9. Comprehensive Income

The following table provides a summary of total comprehensive income (loss):

 

     Quarter ended  
     February 27, 2010     February 28, 2009  

Net loss

   $ (1,692   $ (11,963

Other comprehensive income (loss):

    

Net change in unrealized holding gains & losses

     (1,963     10   

Amortization associated with SERP Plan

     6        6   
                

Total comprehensive loss

   $ (3,649   $ (11,947
                

The following table provides a summary of the changes in accumulated other comprehensive income (loss):

 

Balance at November 28, 2009

   $ 2,118   

Net change in unrealized holding gains & losses

     (1,963

Amortization associated with SERP Plan

     6   
        

Balance at February 27, 2010

   $ 161   
        

10. Licensee Acquisitions

As we continually monitor our business relationships with our licensees, we may determine from time to time that it is in our best interest to acquire a licensee’s operations in order to mitigate certain risks associated with the poor performance or potential failure of a licensee.

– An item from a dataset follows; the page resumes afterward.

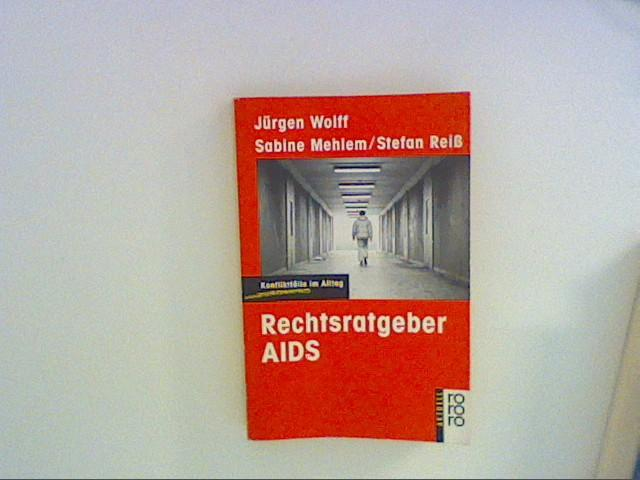 Rechtsratgeber AIDS : Konfliktfälle im Alltag.: Wolff, Jürgen, Sabine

Such risks include loss of receivables or underlying collateral, potential impairment of the value of our investments in real estate used by a licensee or exposure to contingent liabilities under lease guarantees, and potential harm to our market share and brand integrity within a licensee’s market. In addition, we are sometimes approached by our licensees to acquire all or certain stores operated by the licensee. We evaluate such opportunities considering, among other things, the viability of the market and our participation in the store real estate. During the three months ended February 27, 2010, we acquired 100% controlling interests in seven retail stores operated by five licensees in Maryland, Missouri, Illinois, New York, Alabama, and Mississippi. Five stores were acquired pursuant to foreclosure on the underlying assets subject to the terms of our security agreements with the licensees. Two stores were acquired from licensees following their requests for a buyout.

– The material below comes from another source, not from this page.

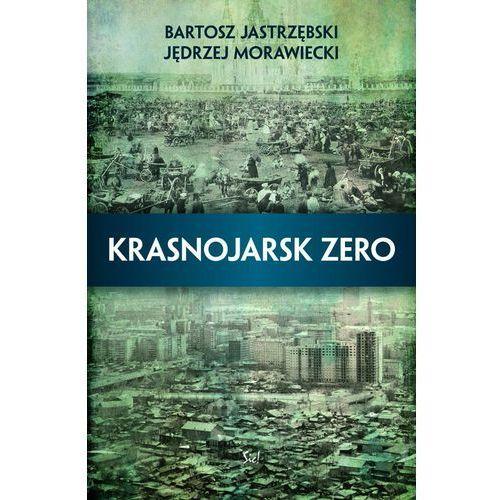 Reportaże, Krasnojarsk zero (opr. miękka)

These acquisitions were accounted for in accordance with ASC Topic 805, Business Combinations. As required by ASC 805, the settlements of certain pre-existing relationships were excluded from the value of the consideration exchanged in the transactions, and gains or losses on such settlements were recognized. The primary relationships settled involved the write off of accounts and notes receivable which had been foreclosed upon pursuant to security agreements with the licensees, as well as the assumption of certain guaranteed obligations of the licensees. As a result of these settlements, we recognized bad debt charges of $1,904 (see Notes 4 and 6) and loan guarantee expense of $161 during the quarter ended February 27, 2010. Remaining receivables not foreclosed upon were given as consideration in exchange for net assets acquired.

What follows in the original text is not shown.